Even in full sun, it seems decaying wood is bunchberry’s happy place.

The underground rhizomes spread out, creating a matt of blooms – – almost a meadow   🙂    No wonder it’s also called creeping dogwood. What a beautiful transition for a logging debris field.

After getting comfortable identifying the dwarf dogwood flowers, it became my mission to find the plant in berry.  Shouldn’t be hard, right?  After all, it’s named bunchberry.

bunchberry, Cornus canadensis, dwarf dogwood,, creeping dogwood, dwarf cornel, crackerberry,, native wildflower, garden Victoria BC Pacific Northwest
photo by SVSeekins

It was 1000 km away, seeking shade from a scorching summer day at Fairmont Hot Springs in the Rocky Mountains when I found the berries.

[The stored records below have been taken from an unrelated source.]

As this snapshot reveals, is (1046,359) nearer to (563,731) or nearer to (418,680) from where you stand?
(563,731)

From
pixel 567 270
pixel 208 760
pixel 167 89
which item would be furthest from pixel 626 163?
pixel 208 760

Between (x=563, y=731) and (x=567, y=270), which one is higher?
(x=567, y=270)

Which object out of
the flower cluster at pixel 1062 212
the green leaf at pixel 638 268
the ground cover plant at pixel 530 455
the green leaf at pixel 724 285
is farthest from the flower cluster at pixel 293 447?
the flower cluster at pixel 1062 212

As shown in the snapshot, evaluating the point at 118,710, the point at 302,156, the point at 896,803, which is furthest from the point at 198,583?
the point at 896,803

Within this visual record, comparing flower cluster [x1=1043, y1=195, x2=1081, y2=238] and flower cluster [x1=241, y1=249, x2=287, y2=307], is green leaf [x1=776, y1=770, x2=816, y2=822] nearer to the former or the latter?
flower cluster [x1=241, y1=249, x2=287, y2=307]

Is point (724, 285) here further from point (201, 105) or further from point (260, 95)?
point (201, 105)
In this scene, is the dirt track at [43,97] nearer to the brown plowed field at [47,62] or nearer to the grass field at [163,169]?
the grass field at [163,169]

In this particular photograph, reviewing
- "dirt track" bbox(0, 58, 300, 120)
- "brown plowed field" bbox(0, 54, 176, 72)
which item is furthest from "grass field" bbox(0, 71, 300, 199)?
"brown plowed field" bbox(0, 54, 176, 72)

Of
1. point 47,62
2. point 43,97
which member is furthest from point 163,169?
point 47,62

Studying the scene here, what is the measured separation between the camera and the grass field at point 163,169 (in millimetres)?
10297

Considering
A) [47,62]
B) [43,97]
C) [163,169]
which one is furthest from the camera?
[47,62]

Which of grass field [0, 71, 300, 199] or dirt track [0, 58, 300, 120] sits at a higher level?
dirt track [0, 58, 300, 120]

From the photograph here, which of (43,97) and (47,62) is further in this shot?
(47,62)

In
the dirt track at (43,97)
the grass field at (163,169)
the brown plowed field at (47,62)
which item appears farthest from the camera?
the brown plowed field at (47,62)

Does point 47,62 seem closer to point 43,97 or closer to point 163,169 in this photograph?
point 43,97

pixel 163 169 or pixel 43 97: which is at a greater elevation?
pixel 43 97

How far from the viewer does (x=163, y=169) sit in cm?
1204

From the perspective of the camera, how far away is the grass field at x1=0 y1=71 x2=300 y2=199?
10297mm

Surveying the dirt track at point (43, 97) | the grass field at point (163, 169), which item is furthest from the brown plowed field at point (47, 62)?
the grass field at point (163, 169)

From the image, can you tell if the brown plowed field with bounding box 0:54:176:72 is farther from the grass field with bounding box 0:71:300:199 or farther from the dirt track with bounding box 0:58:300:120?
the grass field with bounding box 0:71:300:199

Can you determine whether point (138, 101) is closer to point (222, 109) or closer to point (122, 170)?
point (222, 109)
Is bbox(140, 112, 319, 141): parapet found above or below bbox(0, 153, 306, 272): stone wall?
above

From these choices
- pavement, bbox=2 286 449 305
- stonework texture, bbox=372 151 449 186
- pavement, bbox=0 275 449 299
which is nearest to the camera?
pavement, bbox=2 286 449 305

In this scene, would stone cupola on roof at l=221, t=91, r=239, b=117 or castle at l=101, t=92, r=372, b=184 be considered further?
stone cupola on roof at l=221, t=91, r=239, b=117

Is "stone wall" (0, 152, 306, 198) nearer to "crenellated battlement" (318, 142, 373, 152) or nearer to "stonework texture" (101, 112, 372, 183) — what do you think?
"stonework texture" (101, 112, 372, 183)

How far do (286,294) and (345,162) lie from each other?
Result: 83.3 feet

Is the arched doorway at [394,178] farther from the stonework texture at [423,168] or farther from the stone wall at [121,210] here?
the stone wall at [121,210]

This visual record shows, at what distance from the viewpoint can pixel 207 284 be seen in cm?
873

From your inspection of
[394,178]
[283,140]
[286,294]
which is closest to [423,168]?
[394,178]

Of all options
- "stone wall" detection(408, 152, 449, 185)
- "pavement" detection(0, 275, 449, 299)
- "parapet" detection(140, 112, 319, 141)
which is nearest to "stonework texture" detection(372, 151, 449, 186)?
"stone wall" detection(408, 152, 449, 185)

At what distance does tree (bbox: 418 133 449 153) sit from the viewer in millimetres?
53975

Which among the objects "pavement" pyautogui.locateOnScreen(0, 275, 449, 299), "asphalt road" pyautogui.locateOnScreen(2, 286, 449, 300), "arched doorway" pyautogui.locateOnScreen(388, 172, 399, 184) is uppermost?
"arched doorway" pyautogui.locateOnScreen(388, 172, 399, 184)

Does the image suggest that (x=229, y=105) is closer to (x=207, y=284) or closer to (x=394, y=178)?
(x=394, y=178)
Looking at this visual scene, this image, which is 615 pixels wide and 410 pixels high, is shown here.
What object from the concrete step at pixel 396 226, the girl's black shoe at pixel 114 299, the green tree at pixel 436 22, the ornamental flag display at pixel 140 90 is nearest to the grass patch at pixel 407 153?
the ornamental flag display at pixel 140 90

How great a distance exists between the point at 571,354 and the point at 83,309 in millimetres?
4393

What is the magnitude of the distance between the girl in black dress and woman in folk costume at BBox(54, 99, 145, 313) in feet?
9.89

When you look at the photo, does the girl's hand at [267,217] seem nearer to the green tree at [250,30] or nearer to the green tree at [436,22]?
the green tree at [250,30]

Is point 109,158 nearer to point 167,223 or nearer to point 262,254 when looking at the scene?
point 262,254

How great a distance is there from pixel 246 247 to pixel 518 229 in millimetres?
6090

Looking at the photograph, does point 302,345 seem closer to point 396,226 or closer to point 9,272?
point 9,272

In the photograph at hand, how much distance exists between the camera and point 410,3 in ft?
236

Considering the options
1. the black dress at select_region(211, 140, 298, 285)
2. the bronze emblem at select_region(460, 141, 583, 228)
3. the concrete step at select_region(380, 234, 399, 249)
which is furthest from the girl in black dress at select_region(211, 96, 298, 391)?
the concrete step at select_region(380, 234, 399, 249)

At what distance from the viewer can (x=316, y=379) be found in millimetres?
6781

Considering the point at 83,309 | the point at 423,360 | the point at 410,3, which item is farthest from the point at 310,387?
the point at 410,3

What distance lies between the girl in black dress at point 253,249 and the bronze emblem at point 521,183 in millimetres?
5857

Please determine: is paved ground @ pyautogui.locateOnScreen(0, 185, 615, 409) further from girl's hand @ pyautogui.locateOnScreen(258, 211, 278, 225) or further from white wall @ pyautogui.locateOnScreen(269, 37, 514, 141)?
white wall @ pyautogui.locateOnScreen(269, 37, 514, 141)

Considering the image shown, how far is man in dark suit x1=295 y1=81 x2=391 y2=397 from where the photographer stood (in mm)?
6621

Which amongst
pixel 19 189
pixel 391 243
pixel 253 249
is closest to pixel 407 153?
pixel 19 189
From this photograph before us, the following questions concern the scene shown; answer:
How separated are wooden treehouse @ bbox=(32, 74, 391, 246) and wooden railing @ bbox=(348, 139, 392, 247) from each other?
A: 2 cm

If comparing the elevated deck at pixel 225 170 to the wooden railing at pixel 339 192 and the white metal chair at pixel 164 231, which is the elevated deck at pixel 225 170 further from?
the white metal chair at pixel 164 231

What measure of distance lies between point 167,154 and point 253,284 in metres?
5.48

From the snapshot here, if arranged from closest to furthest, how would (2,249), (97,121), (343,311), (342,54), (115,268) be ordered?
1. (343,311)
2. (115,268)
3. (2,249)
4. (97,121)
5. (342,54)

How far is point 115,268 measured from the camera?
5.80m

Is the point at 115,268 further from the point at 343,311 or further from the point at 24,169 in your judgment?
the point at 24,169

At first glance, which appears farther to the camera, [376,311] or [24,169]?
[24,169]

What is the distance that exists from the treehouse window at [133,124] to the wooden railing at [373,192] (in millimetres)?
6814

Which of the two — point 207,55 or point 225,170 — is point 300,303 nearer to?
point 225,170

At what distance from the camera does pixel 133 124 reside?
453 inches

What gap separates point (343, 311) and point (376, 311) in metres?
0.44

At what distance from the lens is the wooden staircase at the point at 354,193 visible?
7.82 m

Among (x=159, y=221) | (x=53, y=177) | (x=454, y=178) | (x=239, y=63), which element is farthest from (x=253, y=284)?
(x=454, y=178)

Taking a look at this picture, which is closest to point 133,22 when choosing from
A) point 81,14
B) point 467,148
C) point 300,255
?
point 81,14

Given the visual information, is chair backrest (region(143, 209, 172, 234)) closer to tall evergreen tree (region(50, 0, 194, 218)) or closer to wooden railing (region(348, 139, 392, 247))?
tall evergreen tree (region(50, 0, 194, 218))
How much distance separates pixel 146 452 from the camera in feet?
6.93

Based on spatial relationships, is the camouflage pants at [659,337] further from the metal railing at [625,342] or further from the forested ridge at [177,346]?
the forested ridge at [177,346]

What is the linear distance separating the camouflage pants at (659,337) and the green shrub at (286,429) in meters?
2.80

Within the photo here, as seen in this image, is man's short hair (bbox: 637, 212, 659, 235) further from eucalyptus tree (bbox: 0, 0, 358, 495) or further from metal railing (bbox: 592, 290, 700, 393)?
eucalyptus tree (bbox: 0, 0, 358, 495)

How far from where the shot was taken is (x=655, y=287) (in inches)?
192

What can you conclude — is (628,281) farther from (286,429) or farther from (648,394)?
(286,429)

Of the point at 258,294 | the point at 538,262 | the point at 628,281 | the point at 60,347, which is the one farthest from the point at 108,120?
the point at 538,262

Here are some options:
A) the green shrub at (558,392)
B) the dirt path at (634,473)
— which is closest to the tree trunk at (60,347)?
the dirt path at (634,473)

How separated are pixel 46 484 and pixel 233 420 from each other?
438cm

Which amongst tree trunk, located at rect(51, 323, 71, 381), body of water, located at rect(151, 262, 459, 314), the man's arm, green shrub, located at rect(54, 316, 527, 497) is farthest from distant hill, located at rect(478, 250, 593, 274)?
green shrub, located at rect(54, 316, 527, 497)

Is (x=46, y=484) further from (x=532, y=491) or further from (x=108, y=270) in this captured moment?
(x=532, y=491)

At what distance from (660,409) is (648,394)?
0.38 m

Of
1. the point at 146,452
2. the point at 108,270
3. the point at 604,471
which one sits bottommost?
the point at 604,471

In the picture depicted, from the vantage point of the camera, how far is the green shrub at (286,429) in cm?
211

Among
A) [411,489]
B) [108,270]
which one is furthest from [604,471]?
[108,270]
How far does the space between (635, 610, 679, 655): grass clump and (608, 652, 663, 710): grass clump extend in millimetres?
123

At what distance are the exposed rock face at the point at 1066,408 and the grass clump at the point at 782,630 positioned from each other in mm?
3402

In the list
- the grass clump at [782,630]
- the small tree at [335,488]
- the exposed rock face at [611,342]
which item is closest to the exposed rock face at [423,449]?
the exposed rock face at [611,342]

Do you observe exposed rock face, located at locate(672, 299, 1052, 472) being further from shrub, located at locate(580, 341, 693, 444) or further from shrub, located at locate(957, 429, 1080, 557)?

bunchberry, Cornus canadensis, dwarf dogwood,, creeping dogwood, dwarf cornel, crackerberry,, native wildflower, garden Victoria BC Pacific Northwest
photo by SVSeekins

Now I realize why the latin name Cornus canadensis makes sense.  They grow all across Canada.

The bright orangey-red berries stand out, even in the dappled shade of the understory.

Apparently, they’re edible, but I didn’t test them.  Alongside this well-travelled trail, and easily below a dog’s hip level…  ??  Nope. I was a teeny bit squeamish.

bunchberry, Cornus canadensis, dwarf dogwood,, creeping dogwood, dwarf cornel, crackerberry,, native wildflower, garden Victoria BC Pacific Northwest
photo by SVSeekins

Back on the coast, near Tofino, the bunchberries persisted.

Yup.

Berries
– – in October!

Isn’t that a good way to mark Thanksgiving?

bunchberry, Cornus canadensis, dwarf dogwood,, creeping dogwood, dwarf cornel, crackerberry,, native wildflower, garden Victoria BC Pacific Northwest
photo by SVSeekins

Word has it that bunchberry leaves turn a beautiful red color in the fall.  I noted some autumn color, but perhaps there’s more to come?

It’s also reported semi-evergreen in the Pacific Northwest… so now I have a new mission.  Do you know where I might find more nearby to monitor through winter?